Investigation of Autoproteolytic Cleavage in Schizophyllum commune Type Ia Metacaspases

Metacaspase are cysteine-dependent proteases that are found in fungi, plants, and protozoa. They play a critical role in programmed cell death and innate immune response in these organisms. Metacaspases cleave specifically after arginine or lysine residues during proteolytic events, and the bond cleavage is catalyzed by the highly conserved cysteine-histidine dyad in the metacaspase active site.  In order to exhibit enzymatic activity, metacaspases typically require the presence of calcium ions. The activation of metacaspases by calcium is also associated with autoproteolytic activity in the enzyme, although the functional role of autoproteolysis is not fully understood.
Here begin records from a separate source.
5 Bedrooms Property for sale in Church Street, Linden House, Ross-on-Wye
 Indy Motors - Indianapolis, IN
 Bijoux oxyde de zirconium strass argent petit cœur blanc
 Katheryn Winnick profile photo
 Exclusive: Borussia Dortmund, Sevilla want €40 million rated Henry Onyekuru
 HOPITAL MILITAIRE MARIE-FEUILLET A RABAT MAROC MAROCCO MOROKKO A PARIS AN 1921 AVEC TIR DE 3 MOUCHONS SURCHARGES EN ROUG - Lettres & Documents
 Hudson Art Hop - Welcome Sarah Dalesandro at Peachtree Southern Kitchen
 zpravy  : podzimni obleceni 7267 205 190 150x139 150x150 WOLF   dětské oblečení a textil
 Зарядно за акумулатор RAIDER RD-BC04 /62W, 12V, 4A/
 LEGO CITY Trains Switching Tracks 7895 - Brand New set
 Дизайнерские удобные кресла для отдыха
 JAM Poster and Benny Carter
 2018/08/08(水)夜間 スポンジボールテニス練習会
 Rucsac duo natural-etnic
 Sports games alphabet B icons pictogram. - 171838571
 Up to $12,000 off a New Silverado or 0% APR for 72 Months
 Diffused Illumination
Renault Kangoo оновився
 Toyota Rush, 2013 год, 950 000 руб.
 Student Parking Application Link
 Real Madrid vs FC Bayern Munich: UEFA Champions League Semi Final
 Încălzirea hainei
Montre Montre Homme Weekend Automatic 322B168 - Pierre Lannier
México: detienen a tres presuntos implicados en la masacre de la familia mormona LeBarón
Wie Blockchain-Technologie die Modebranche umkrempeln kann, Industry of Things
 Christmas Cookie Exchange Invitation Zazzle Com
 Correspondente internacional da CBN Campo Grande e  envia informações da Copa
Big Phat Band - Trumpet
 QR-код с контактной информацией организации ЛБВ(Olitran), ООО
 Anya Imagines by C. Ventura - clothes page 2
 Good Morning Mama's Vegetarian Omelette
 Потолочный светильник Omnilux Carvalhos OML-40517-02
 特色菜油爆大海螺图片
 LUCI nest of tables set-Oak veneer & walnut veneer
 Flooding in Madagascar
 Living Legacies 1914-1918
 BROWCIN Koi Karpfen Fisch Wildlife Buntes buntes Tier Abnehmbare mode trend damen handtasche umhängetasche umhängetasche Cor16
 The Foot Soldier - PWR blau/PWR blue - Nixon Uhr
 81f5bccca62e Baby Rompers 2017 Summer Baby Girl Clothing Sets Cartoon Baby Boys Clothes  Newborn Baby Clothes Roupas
This is true of the metacaspase studied in our lab, Schizophyllum commune Metacaspase Type Ia (ScMCIa).  The structure of ScMC1 has not been determined due to its high autoproteolytic activity, which limits our ability to understand the functional nature of the enzyme.  It is predicted that identification and subsequent mutation of the residues involved in autoproteolysis will halt the autoproteolytic activity of ScMC1.  This exploration is two fold.  First, liquid chromatography-mass spectrometry(LC-MS) can be utilized to analyze a sample of metacaspase protein digested by chymotrypsin, which will effectively separate the peptide fragments and determine the mass of these peptides. The FindPept software can then be used to determine the specific identity of the protein fragments within the ScMC1 sequence in order to identify the autoproteolytic cleavage sites in ScMC1.  Additionally, the cysteine at position 199 has been identified as a possible alternate catalytic cysteine specifically implicated in autoproteolysis.  We used site directed mutagenesis to generate point mutations at the three potential catalytic sites, as well as at the suspected cleavage sites to abolish autoproteolytic activity.  Using the mutated DNA we  expressed metacaspase proteins with these specific mutations, and determined their autoproteolytic activity using SDS polyacrylamide gel electrophoresis.